Cristina Cifuentes no atravesó el desierto australiano pos apocalíptico, pero sí mantuvo impoluta su blanca clámide de guerrera centrista en medio del lodazal que montó el Partido Popular de Madrid en las últimas décadas y del saqueo de las instituciones que gobernaban. Su blancura relucía sin que salpicase ni la corrupción, ni las puñaladas, ni las patadas voladoras que eran la constante en la organización, pese a que llevaba desde la mayoría de edad metida en su sala de máquinas. Incluso sobrevoló como un ángel etéreo una controvertida gestión como delegada del Gobierno en Madrid, con clamorosos errores profesionales -no sé se políticos- como cuando señaló cómo culpables de los enfrentamientos entre deportivistas y ultras del Frente Atlético en el Manzanares a «unos trescientos elementos pertenecientes a una escisión de Resistencia Gallega». Más o menos como asistir la una boda de Game of Thrones con un vestido de Pronovias y salir sin mancha alguna.

¿Inocencia a prueba de fuego? ¿Centrismo inoxidable? En realidad, el mérito de Cristina, como de muchos políticos jóvenes, es el de haber llegado hasta donde están practicando la mediocridad necesaria como para resistir e ir subiendo, y prometiendo una potencialidad nunca demostrada. En este país lleno de abogados del estado, registradores de la propiedad y corredores de comercio, se puede sentar plaza de promesa kennediana con solo andar en moto, tener un tatuaje, dejarse ver en un concierto de Russian Red y declararse adicto al Call of Dutty. Si después piensas como tu tía Pura, la de Segovia, dirigente de la Adoración Nocturna y simpatizante de Vox, tanto da.

Por eso Cifuentes no cae empujada por los votos de un electorado que debería demostrar que algo le importa que le roben impunemente, y que gestionen mal sus impuestos, aunque sea para dar la oportunidad de que los gestionen mal otros.
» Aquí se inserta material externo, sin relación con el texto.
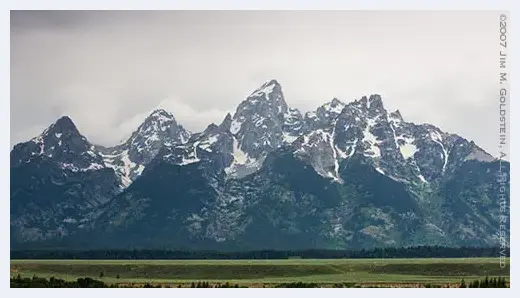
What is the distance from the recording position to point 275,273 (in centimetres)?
18188

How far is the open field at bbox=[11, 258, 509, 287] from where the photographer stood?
167m

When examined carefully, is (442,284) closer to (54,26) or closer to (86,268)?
(86,268)

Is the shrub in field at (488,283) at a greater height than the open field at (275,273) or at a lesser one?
greater

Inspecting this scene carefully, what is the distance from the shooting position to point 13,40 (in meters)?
198

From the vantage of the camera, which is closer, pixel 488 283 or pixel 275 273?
pixel 488 283

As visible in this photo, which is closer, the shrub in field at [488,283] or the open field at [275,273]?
the shrub in field at [488,283]

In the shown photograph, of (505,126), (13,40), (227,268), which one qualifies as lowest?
(227,268)

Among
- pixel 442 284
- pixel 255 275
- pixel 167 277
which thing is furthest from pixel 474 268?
pixel 167 277

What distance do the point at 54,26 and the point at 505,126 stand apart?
266ft

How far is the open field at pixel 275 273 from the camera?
167000 mm

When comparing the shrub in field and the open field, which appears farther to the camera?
the open field

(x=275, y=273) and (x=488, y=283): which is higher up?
(x=488, y=283)

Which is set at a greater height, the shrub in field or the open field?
the shrub in field

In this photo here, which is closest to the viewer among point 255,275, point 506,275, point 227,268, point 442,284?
point 442,284
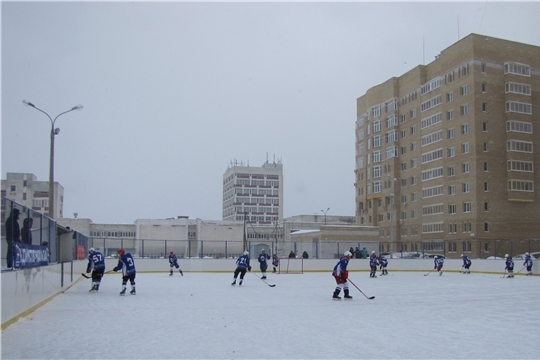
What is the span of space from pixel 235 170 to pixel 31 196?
43.2m

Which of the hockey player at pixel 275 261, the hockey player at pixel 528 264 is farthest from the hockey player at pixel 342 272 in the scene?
the hockey player at pixel 528 264

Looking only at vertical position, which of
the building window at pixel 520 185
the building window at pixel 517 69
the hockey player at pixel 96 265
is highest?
the building window at pixel 517 69

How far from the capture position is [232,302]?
14.1 metres

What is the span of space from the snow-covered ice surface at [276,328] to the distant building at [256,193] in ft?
332

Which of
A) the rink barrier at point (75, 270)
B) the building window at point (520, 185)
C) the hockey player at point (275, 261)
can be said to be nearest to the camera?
the rink barrier at point (75, 270)

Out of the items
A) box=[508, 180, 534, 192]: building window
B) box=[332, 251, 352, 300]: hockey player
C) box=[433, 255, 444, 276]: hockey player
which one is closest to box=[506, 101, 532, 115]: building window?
box=[508, 180, 534, 192]: building window

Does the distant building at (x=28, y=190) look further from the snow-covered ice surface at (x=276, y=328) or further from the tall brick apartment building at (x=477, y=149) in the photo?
the snow-covered ice surface at (x=276, y=328)

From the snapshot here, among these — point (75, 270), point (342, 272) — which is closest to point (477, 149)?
point (75, 270)

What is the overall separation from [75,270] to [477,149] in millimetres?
43185

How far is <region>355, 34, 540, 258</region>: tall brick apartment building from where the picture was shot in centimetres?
5350

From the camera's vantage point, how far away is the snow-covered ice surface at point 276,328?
7281 mm

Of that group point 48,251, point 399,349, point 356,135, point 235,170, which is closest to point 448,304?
point 399,349

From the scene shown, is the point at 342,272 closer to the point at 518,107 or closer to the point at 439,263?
the point at 439,263

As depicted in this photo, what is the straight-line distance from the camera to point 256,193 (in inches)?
4636
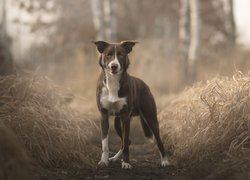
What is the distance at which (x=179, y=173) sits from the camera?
22.9 feet

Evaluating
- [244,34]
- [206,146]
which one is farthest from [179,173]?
[244,34]

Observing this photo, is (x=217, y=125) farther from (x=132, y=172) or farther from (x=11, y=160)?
(x=11, y=160)

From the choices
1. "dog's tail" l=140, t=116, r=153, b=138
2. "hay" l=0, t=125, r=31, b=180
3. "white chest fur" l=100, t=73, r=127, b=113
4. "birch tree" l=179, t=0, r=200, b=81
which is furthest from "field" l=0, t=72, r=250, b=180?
"birch tree" l=179, t=0, r=200, b=81

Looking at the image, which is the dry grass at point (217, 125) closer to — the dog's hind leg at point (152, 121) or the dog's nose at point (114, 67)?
the dog's hind leg at point (152, 121)

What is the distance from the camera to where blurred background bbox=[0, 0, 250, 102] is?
14.8 m

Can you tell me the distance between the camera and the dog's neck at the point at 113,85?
7188 millimetres

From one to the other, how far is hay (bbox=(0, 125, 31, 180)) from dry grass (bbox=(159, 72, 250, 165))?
247 centimetres

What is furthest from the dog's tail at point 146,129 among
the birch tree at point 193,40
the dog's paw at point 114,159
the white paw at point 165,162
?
the birch tree at point 193,40

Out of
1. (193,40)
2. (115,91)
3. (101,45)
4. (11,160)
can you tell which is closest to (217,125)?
(115,91)

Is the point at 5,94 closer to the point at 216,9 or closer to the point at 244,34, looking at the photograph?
the point at 244,34

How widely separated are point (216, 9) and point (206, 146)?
17789 mm

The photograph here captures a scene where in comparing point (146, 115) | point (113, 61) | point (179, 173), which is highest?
point (113, 61)

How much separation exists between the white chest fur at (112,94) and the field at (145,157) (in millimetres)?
612

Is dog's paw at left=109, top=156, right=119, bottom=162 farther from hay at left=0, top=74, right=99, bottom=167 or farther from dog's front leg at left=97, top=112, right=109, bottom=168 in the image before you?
dog's front leg at left=97, top=112, right=109, bottom=168
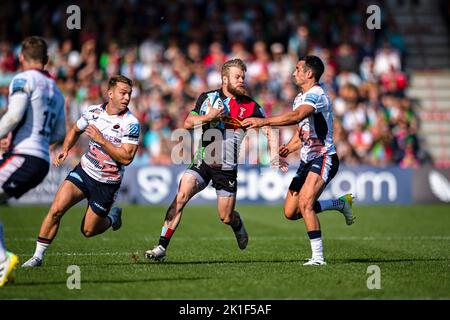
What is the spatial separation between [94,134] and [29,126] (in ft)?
3.40

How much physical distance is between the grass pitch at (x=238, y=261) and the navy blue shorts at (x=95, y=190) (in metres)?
0.77

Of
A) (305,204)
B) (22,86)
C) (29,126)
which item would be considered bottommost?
(305,204)

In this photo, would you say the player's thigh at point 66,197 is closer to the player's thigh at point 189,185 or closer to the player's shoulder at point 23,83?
the player's thigh at point 189,185

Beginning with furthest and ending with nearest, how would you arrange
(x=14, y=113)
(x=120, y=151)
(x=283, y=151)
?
1. (x=283, y=151)
2. (x=120, y=151)
3. (x=14, y=113)

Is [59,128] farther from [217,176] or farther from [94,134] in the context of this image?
[217,176]

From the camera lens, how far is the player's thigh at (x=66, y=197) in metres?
10.8

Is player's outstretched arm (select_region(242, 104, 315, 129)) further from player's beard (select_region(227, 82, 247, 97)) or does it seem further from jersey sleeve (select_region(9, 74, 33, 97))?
jersey sleeve (select_region(9, 74, 33, 97))

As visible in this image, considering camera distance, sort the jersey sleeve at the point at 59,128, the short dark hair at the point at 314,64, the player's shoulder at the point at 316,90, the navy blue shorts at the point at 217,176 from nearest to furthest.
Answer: the jersey sleeve at the point at 59,128, the player's shoulder at the point at 316,90, the short dark hair at the point at 314,64, the navy blue shorts at the point at 217,176

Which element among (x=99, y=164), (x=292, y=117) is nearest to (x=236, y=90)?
(x=292, y=117)

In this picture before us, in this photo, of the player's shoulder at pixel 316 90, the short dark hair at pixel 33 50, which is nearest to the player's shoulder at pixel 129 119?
the short dark hair at pixel 33 50

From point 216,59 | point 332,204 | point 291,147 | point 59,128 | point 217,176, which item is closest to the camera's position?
point 59,128

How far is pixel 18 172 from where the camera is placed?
9445 millimetres

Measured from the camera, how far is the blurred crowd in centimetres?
2500
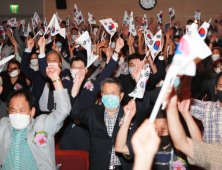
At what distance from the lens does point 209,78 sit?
3.21 m

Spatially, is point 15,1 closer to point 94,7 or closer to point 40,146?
point 94,7

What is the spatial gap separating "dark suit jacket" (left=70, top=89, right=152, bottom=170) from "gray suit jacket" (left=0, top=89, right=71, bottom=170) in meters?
0.19

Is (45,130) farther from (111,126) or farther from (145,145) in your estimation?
(145,145)

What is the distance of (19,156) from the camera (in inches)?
75.9

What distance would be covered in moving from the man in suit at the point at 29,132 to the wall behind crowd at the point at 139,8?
25.7 ft

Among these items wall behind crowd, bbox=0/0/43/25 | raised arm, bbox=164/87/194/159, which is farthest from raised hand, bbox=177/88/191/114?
wall behind crowd, bbox=0/0/43/25

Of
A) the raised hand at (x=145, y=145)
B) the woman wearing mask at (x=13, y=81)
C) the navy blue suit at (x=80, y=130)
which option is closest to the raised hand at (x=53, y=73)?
the navy blue suit at (x=80, y=130)

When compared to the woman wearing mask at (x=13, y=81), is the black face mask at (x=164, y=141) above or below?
below

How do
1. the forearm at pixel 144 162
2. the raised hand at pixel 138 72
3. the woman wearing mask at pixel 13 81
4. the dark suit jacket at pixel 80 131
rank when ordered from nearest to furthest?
1. the forearm at pixel 144 162
2. the raised hand at pixel 138 72
3. the dark suit jacket at pixel 80 131
4. the woman wearing mask at pixel 13 81

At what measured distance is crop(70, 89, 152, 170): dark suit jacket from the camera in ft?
6.99

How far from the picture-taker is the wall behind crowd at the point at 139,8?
916 centimetres

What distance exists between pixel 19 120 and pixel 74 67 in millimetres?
1216

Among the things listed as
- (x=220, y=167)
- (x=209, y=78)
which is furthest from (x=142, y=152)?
(x=209, y=78)

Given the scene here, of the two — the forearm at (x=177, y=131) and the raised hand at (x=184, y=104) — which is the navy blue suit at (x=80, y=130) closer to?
the raised hand at (x=184, y=104)
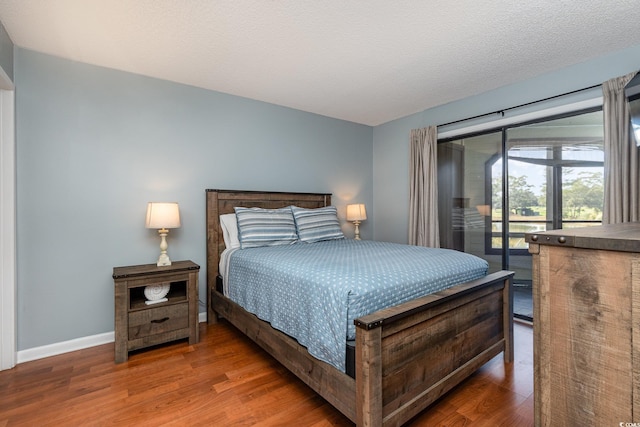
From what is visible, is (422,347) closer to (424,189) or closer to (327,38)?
→ (327,38)

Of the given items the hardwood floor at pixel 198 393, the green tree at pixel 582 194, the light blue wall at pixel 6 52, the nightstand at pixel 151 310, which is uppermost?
the light blue wall at pixel 6 52

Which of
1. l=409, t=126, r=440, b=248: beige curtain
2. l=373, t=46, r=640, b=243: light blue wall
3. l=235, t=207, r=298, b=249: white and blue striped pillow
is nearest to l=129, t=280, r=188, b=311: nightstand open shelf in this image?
l=235, t=207, r=298, b=249: white and blue striped pillow

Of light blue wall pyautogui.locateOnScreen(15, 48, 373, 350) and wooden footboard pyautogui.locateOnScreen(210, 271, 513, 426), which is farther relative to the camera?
light blue wall pyautogui.locateOnScreen(15, 48, 373, 350)

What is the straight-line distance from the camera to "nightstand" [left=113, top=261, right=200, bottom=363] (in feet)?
7.26

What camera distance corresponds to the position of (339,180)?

No cae tampoco defenestrada por su propio partido, como le pasó a alguno, cuando uno de los dos (el cargo o el partido) se extrañan de verse en el mismo proyecto, igual que quien por la mañana, después de una noche movida de más, descubre que comparte cama con alguien a quien no se le acercaría de día.
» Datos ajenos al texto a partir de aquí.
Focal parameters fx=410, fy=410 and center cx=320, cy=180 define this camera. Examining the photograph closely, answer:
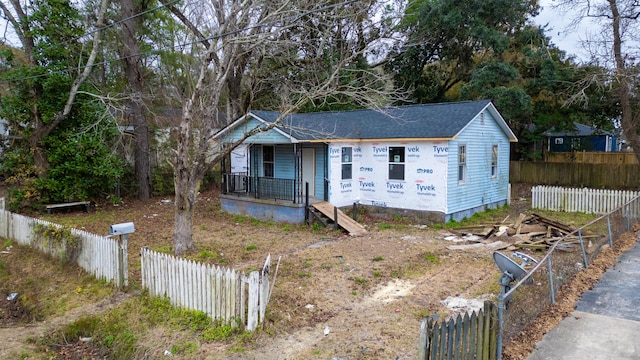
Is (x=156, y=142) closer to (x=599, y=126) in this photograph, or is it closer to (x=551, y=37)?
(x=551, y=37)

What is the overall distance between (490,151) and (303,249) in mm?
9971

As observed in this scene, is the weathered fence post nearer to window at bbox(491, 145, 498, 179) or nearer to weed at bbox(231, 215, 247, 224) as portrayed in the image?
weed at bbox(231, 215, 247, 224)

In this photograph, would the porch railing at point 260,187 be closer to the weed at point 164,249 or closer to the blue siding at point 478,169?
the weed at point 164,249

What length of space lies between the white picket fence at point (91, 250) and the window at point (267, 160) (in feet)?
28.6

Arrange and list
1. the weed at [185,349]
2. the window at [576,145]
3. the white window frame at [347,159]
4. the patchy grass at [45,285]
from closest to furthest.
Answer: the weed at [185,349], the patchy grass at [45,285], the white window frame at [347,159], the window at [576,145]

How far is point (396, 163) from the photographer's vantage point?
15.2 m

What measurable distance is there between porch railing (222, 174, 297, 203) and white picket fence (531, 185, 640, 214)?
34.1 feet

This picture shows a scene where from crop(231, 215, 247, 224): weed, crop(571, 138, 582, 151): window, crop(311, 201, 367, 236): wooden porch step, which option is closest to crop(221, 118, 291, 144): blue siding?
crop(311, 201, 367, 236): wooden porch step

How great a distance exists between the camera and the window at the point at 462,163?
586 inches

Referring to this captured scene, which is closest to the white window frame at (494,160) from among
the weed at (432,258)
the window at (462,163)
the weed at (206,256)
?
the window at (462,163)

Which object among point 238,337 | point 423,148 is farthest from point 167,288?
point 423,148

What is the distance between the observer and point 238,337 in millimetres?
5742

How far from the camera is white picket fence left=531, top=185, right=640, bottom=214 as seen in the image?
15172mm

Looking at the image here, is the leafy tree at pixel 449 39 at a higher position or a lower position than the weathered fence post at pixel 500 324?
higher
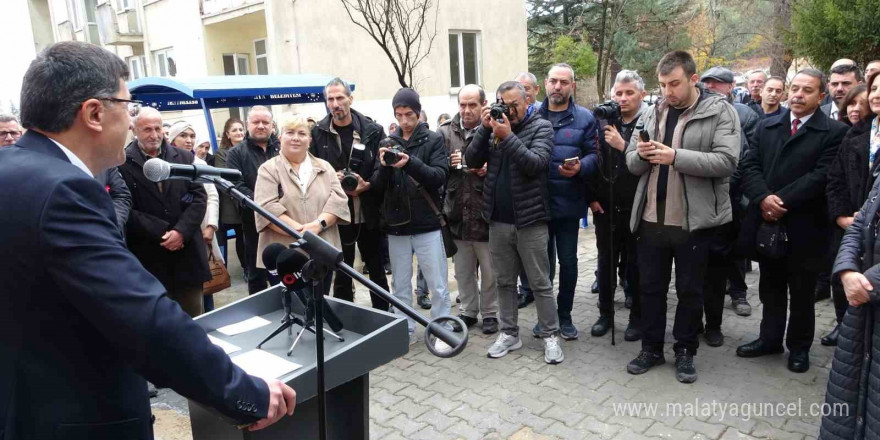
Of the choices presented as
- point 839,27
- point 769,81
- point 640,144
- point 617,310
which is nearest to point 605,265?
point 617,310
Si Cristina Cifuentes acaba cayendo como Virginia Hey del camión abajo, atravesada por las flechas es, como en la película -y aguardo no destripar ningún final de un film estrenado en 1981- porque mientras atacan el camión cisterna, que resulta estar lleno de arena, los que de verdad siguen teniendo la codiciada gasolina del poder escapan en otra dirección en un autobús, como quien ve en una excursión del Imserso. Hacerse la rubia tiene también sus inconvenientes.